TUS INSTRUCCIONES: Transcribe sin cambios el pasaje de la sección del documento que empieza en "Manzur es Manzur." y termina en "bajar la voz.".

SECCIÓN DEL DOCUMENTO:
↓↓↓

Manzur es Manzur. No es un peligro diferente al que ya representan los antiderechos activos desde la sanción misma del aborto legal o la influencia de las Iglesias en las políticas públicas que los partidos mayoritarios sostenien. Pero eso no significa desdeñar la importancia de un nombre. El debate que ganamos en la calle y más tarde en el Congreso sigue por otros medios, no es momento de bajar la voz.
Los nombres que más nos gustan
Escribir antes del nombre propio. Publicó sus primeros libros bajo el seudónimo “Daniel” pero se llamaba Eduarda Mansilla. En la segunda mitad del siglo XIX no era aceptado ni esperable que una mujer se dedicara a algo que no fuera su hogar y su familia, mucho menos a una actividad pública como la literatura. Las hijas de la clase alta no estaban exentas, aunque su vivencia de la opresión fuera más cómoda. Su matrimonio con Manuel Rafael García Aguirre la transformó en mediadora y representante cultural, sus viajes la llevaron a conocer Estados Unidos cuando empezaba la Guerra de Secesión. Reflexionó sobre la emancipación, un poco enamorada de la vida pública de un sector de las mujeres en el Norte, pero también encontró y señaló similitudes sobre el desprecio y la violencia que recibieron los pueblos originarios en ambos países, que reconocía como los “hijos del desierto” y los “dueños de la tierra”. Pionera en la literatura de viajes, dejó a su marido e hijos en Europa para dedicarse exclusivamente a escribir. Su historia está contada en Mujeres viajeras editado por Luisa Borovsky, una joya que solo se consigue en librerías porque ningún algoritmo te lo sugerirá.

↑↑↑

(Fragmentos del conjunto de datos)
↓↓↓

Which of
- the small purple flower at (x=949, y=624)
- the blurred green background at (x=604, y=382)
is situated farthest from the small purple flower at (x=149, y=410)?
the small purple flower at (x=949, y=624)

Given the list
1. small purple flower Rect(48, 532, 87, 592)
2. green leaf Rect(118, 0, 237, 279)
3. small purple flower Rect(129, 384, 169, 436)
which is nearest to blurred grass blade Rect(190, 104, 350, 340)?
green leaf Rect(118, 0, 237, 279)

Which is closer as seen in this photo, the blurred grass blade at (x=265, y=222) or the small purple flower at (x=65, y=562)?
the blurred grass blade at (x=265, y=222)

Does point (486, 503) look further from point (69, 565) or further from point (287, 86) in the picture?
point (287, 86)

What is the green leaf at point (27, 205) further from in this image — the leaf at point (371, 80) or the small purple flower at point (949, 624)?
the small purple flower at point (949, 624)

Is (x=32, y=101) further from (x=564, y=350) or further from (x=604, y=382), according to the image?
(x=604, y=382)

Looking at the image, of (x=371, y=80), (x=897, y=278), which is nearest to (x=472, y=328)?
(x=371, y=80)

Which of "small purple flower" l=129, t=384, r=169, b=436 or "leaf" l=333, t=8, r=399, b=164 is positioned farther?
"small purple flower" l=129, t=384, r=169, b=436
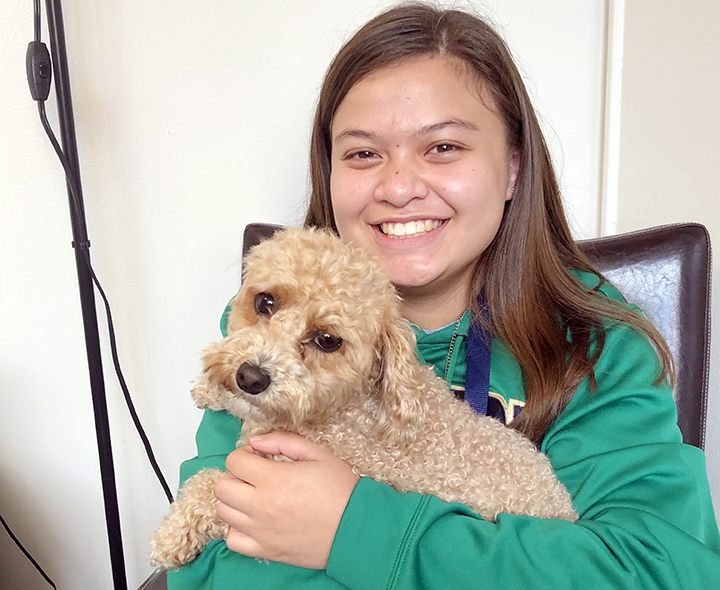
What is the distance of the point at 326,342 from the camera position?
83 centimetres

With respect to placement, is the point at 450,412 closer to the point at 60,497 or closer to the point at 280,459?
the point at 280,459

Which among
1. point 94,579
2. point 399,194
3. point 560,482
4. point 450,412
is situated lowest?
point 94,579

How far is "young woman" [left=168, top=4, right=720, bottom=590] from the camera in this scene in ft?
2.33

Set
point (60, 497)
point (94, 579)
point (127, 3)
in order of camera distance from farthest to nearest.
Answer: point (94, 579)
point (60, 497)
point (127, 3)

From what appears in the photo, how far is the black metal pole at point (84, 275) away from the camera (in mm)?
888

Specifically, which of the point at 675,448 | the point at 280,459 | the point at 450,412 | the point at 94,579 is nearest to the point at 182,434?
the point at 94,579

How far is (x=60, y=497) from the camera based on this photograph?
1.34m

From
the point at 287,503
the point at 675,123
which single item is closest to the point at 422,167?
the point at 287,503

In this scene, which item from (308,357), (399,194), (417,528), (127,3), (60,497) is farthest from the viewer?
(60,497)

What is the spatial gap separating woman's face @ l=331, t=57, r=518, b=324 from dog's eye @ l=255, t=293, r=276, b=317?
0.86ft

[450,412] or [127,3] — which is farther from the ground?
[127,3]

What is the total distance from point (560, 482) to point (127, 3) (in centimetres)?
134

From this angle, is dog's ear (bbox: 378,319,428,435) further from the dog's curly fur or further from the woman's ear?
the woman's ear

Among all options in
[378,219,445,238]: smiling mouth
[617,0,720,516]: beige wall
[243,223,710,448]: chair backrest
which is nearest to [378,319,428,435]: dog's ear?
[378,219,445,238]: smiling mouth
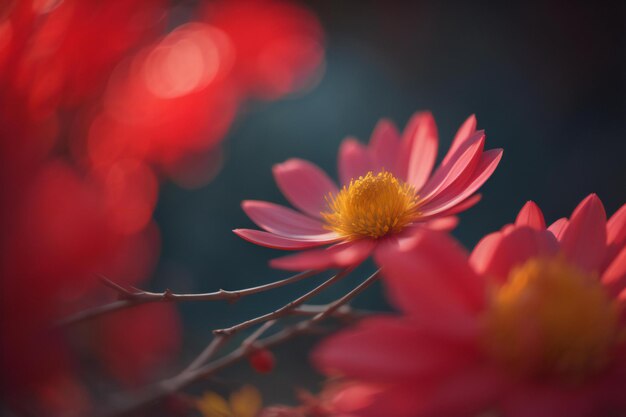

↑↑↑

TAREA COMPLETADA:
Manzur es Manzur. No es un peligro diferente al que ya representan los antiderechos activos desde la sanción misma del aborto legal o la influencia de las Iglesias en las políticas públicas que los partidos mayoritarios sostenien. Pero eso no significa desdeñar la importancia de un nombre. El debate que ganamos en la calle y más tarde en el Congreso sigue por otros medios, no es momento de bajar la voz.